### What you should do
Give back only the lines from the one with "kingdom: Animalia" through the last line of the data, exactly as they appear.

Saved data entries:

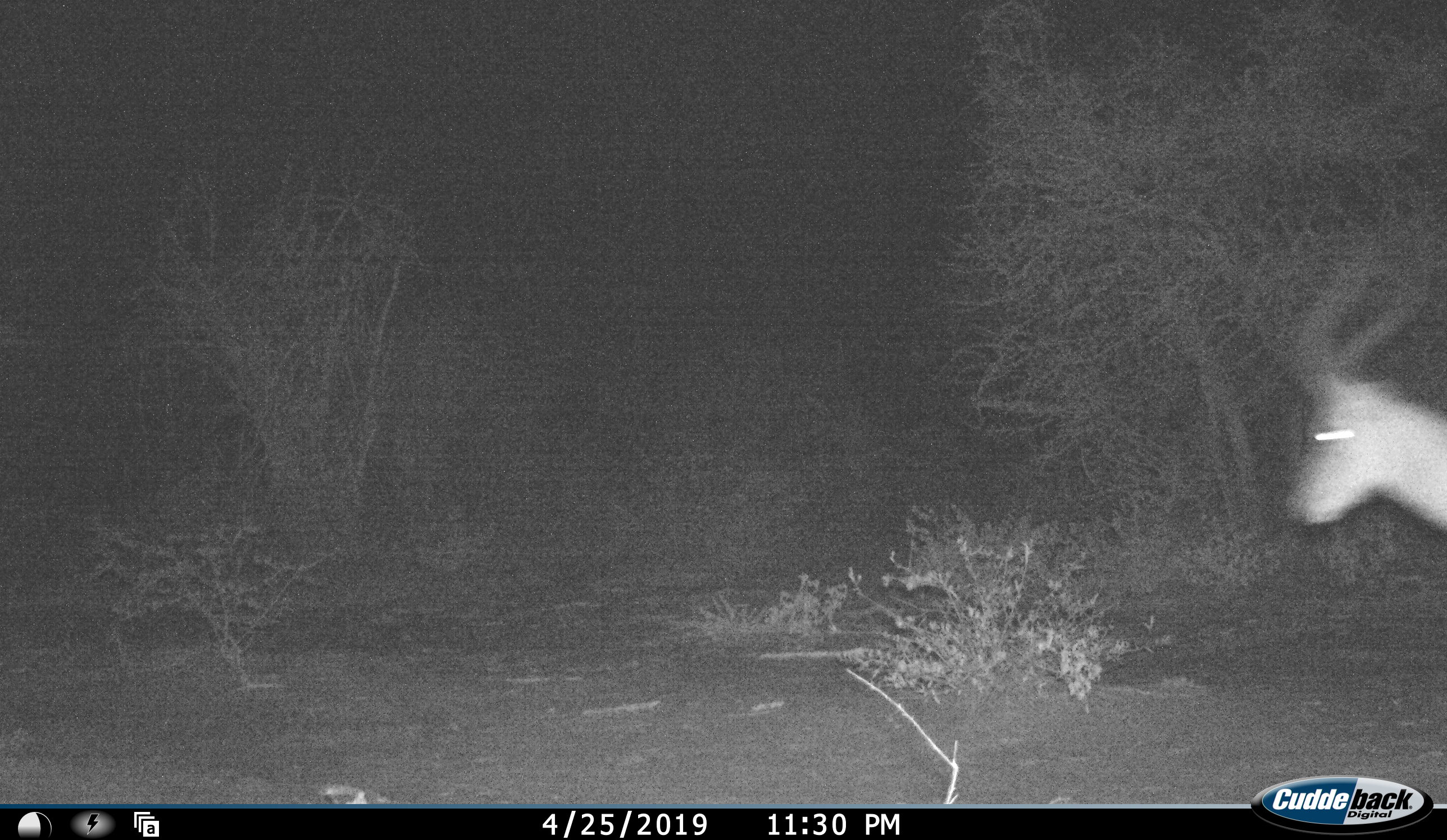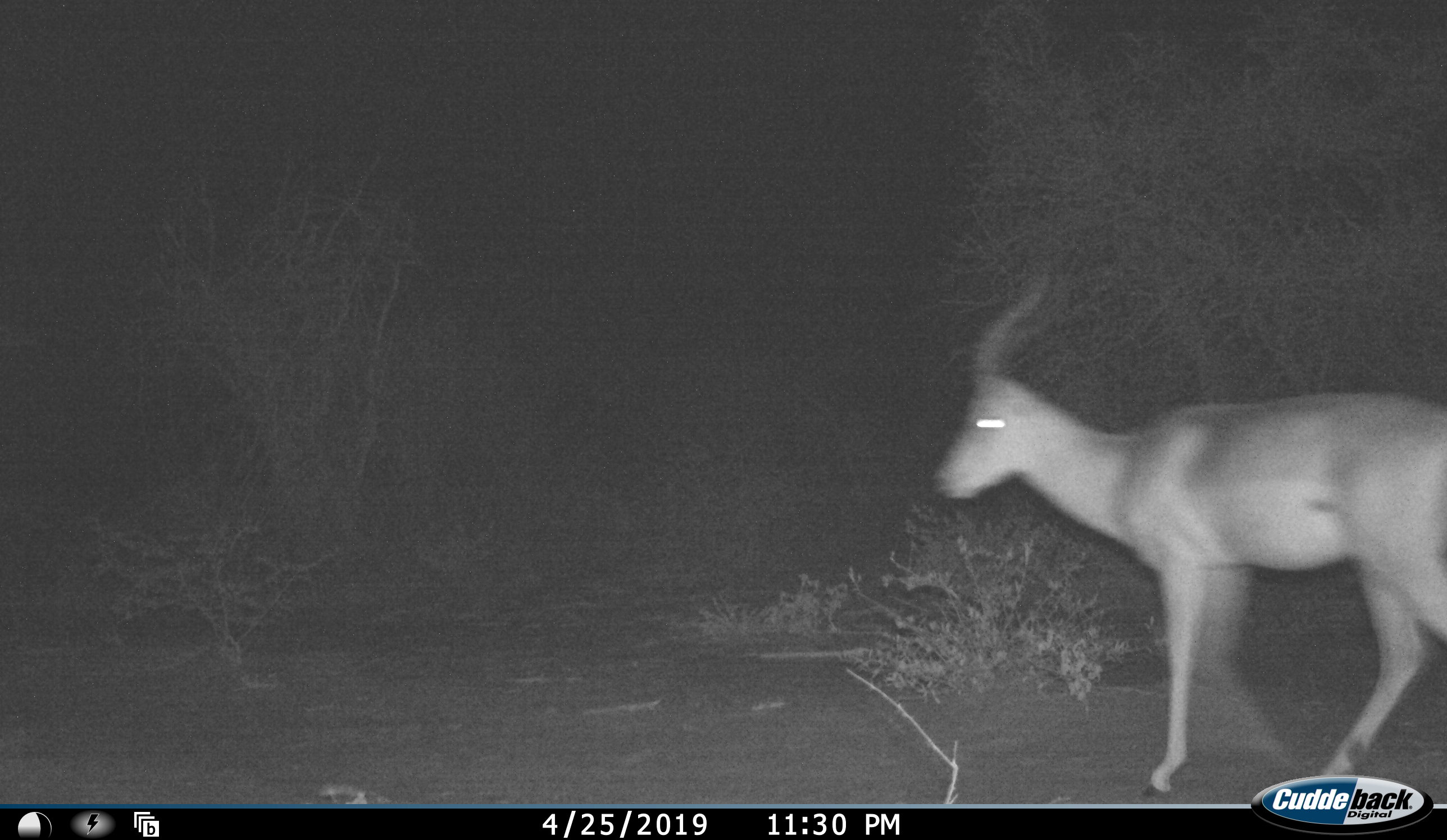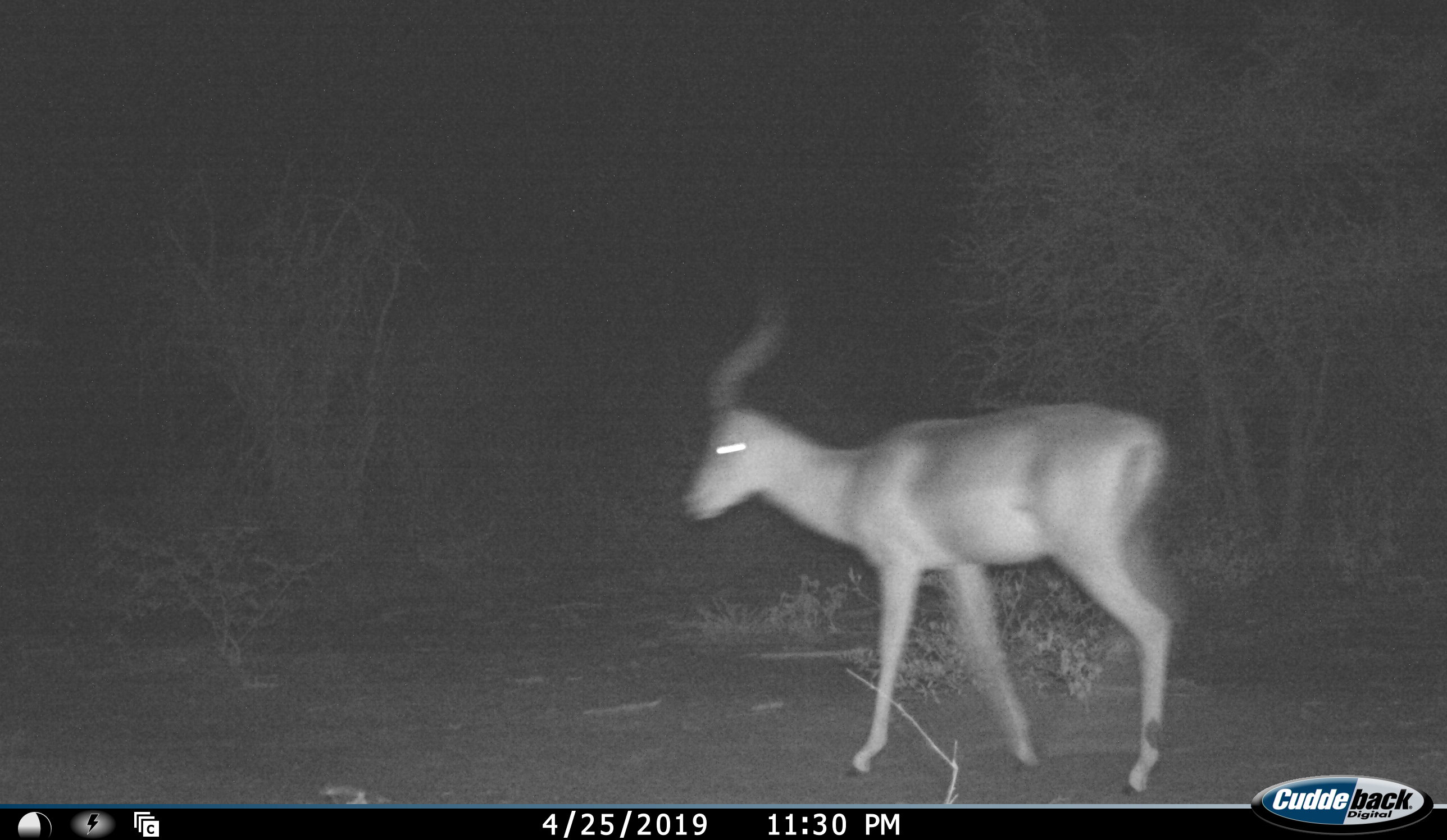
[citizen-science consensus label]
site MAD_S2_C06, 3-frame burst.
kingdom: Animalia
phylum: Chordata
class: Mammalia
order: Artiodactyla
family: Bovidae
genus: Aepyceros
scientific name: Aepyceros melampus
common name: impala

### Expected output
kingdom: Animalia
phylum: Chordata
class: Mammalia
order: Artiodactyla
family: Bovidae
genus: Aepyceros
scientific name: Aepyceros melampus
common name: impala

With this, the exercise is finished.